15. The Court notes that the Greek Government referred the case to it on 7 March 1998 whereas the Commission’s report was communicated to the Committee of Ministers on 3 December 1997.
16. The Government said that the application had been sent by express post through the Greek Post Office on 23 February 1998; as evidence of that, they referred to a telephone call made by the Agent’s assistant, who was responsible for the case, to the Court registry on 2 March 1998 to enquire whether the application had been received. They stated that the decision to refer the case to the Court had been taken on 13 January 1998 at a meeting of the State Legal Council; they produced a minute of that decision. Lastly, they said that, unlike private express delivery services, the Greek Post Office did not provide dispatch notes for that type of delivery. However, the Government enclosed a copy of the relevant page in its postal dispatch register showing that the application had been handed in to the post office on 23 February 1998.
17. The Court notes that the Government’s application was received by facsimile transmission at the registry on 7 March 1998 at 10.29 p.m. and that the version allegedly sent on 23 February 1998 was never received by the registry or any other department of the Council of Europe. The explanations put forward by the Government do not disclose any special circumstance of a nature to suspend the running of time or justify its starting to run afresh (see, mutatis mutandis, the following judgments: Istituto di Vigilanza v. Italy, 22 September 1993, Series A no. 265-C, p. 35, § 14; Figus Milone v. Italy, 22 September 1993, Series A no. 265-D, p. 43, § 14; Goisis v. Italy, 22 September 1993, Series A no. 265-E, p. 51, § 19; Morganti v. France, 13 July 1995, Series A no. 320-C, p. 48, § 14; and Halford v. the United Kingdom, 25 June 1997, Reports of Judgments and Decisions 1997-III, p. 1008, § 6).

> _Excerpted data_:

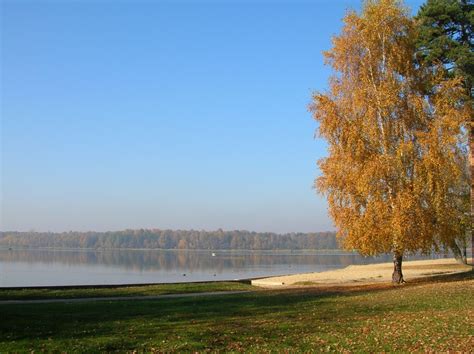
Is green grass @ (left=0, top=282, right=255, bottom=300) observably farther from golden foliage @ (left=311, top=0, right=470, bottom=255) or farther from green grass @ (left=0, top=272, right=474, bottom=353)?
golden foliage @ (left=311, top=0, right=470, bottom=255)

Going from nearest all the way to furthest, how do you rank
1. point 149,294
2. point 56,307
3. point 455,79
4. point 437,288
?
point 56,307
point 437,288
point 455,79
point 149,294

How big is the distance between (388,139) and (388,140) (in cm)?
5

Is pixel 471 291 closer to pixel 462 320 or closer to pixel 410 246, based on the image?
pixel 410 246

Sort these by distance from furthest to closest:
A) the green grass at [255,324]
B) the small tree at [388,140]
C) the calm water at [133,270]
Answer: the calm water at [133,270] → the small tree at [388,140] → the green grass at [255,324]

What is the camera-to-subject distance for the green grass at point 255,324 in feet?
38.8

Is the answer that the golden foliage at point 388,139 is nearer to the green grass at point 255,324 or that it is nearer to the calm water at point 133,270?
the green grass at point 255,324

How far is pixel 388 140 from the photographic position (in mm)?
24094

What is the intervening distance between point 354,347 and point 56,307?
1191 cm

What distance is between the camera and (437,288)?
2197 centimetres

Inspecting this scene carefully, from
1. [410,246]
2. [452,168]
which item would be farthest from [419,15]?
[410,246]

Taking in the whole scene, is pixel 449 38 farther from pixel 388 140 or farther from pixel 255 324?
pixel 255 324

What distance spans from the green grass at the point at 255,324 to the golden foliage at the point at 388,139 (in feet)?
10.2

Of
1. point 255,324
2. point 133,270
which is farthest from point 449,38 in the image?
point 133,270

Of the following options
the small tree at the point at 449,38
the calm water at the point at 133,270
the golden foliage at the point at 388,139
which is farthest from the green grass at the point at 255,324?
the calm water at the point at 133,270
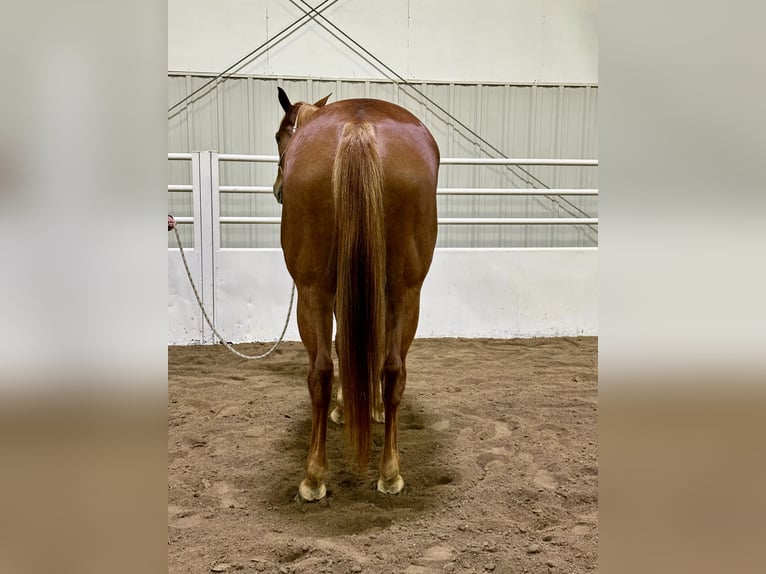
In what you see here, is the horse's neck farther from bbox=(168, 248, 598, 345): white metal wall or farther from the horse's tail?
bbox=(168, 248, 598, 345): white metal wall

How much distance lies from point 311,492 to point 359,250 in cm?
76

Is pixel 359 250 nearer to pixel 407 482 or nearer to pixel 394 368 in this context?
pixel 394 368

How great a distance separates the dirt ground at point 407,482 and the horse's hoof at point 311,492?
0.08 ft

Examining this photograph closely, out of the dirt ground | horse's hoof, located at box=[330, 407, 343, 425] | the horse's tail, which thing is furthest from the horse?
horse's hoof, located at box=[330, 407, 343, 425]

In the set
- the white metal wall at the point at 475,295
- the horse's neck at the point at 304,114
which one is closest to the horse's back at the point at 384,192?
the horse's neck at the point at 304,114

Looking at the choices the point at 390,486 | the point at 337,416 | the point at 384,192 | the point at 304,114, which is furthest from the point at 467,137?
the point at 390,486

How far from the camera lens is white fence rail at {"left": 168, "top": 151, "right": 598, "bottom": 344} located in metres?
3.56

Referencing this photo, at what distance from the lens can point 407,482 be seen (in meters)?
1.66

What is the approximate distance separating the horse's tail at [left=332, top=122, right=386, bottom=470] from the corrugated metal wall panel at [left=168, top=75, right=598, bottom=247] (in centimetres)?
353

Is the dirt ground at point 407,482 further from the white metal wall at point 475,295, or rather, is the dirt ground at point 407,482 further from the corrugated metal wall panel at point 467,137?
the corrugated metal wall panel at point 467,137

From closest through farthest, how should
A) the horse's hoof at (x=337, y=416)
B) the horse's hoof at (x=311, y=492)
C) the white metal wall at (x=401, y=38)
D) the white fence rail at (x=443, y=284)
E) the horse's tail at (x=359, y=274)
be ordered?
the horse's tail at (x=359, y=274), the horse's hoof at (x=311, y=492), the horse's hoof at (x=337, y=416), the white fence rail at (x=443, y=284), the white metal wall at (x=401, y=38)

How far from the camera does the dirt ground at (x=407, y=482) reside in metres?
1.24
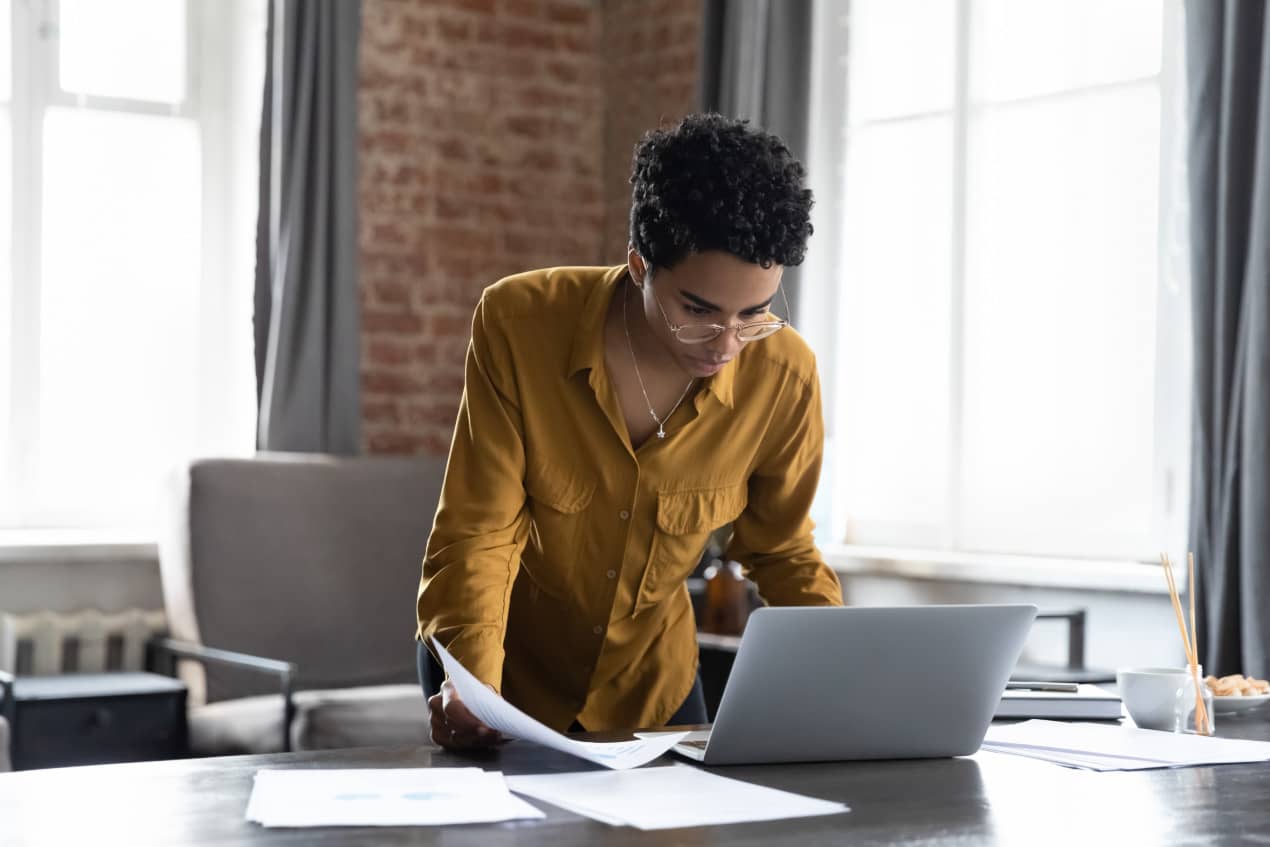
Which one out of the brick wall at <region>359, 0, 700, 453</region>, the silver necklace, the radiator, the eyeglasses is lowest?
the radiator

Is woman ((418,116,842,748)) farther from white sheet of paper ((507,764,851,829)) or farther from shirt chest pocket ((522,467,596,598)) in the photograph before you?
white sheet of paper ((507,764,851,829))

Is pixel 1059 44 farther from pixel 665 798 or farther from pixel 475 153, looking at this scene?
pixel 665 798

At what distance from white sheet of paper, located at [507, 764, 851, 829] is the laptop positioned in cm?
9

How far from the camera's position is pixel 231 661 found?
3.99 metres

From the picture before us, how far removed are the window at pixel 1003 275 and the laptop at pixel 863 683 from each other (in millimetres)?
2205

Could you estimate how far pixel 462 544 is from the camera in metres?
1.95

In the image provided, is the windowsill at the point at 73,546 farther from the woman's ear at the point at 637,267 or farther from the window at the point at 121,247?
the woman's ear at the point at 637,267

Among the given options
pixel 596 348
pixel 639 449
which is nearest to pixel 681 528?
pixel 639 449

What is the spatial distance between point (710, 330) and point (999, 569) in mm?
2387

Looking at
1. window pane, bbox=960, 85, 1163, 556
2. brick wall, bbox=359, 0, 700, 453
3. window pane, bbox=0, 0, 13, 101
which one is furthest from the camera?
brick wall, bbox=359, 0, 700, 453

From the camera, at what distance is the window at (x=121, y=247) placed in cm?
475

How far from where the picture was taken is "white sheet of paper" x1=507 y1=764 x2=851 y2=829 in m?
1.40

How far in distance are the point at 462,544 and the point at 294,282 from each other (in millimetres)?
3039

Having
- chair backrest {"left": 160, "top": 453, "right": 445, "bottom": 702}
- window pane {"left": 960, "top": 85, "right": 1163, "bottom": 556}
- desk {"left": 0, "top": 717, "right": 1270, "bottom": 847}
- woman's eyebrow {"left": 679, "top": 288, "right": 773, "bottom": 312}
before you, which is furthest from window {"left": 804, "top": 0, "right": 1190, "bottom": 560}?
desk {"left": 0, "top": 717, "right": 1270, "bottom": 847}
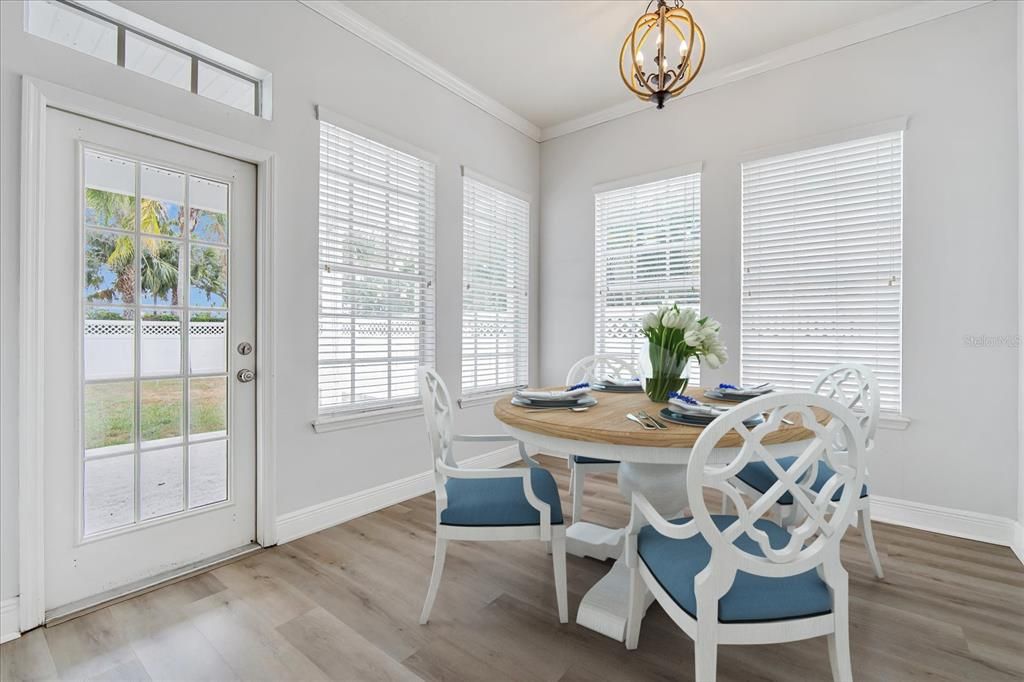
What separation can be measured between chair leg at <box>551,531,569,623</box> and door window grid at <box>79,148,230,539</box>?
175 centimetres

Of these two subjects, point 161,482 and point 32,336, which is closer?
point 32,336

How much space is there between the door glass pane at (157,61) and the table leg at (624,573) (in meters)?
2.74

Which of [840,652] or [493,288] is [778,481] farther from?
[493,288]

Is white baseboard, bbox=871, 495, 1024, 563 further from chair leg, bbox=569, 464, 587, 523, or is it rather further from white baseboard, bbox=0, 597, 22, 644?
white baseboard, bbox=0, 597, 22, 644

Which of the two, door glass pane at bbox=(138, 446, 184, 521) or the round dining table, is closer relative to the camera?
the round dining table

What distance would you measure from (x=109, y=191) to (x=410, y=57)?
203 centimetres

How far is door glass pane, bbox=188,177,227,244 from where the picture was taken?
7.49 feet

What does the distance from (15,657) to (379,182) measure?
272 cm

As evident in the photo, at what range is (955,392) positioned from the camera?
2.67m

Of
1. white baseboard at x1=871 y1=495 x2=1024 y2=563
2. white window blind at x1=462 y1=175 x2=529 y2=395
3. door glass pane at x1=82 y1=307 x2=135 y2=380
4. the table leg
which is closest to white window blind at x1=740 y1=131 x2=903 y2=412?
white baseboard at x1=871 y1=495 x2=1024 y2=563

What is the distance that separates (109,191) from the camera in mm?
2029

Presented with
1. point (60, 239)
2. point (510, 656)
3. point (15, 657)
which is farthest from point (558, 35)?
point (15, 657)

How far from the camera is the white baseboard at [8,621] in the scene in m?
1.72

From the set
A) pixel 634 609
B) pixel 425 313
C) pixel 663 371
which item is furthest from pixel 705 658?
pixel 425 313
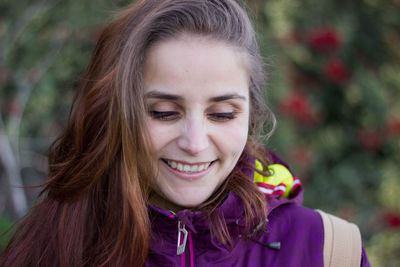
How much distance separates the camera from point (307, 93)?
3.70 meters

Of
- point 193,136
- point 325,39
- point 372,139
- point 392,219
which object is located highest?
point 325,39

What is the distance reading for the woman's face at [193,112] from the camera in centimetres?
138

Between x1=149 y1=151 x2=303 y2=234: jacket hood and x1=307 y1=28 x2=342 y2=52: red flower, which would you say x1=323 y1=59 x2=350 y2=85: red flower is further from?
x1=149 y1=151 x2=303 y2=234: jacket hood

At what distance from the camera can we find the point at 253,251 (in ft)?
5.00

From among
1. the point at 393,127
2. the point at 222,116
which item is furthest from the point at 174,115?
the point at 393,127

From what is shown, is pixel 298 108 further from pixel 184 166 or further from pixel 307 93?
pixel 184 166

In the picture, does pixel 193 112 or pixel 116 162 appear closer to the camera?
pixel 193 112

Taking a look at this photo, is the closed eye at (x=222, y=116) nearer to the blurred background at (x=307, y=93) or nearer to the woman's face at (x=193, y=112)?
the woman's face at (x=193, y=112)

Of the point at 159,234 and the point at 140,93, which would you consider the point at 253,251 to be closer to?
the point at 159,234

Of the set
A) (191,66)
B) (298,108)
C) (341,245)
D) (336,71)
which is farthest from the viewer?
(336,71)

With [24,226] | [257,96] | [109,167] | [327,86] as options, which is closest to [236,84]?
[257,96]

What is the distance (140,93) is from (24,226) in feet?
2.23

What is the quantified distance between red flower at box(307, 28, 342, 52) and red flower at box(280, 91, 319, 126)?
0.40m

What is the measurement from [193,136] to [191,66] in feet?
0.69
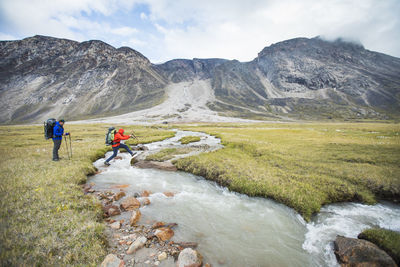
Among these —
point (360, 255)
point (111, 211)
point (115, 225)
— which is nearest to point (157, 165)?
point (111, 211)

> _What is needed_:
Reproduce the stretch of the court judgment excerpt from "15. The Court" through "3 December 1997.", word for word. The data that comes after the text plays no part here.

> _Exercise result_:
15. The Court notes that the Greek Government referred the case to it on 7 March 1998 whereas the Commission’s report was communicated to the Committee of Ministers on 3 December 1997.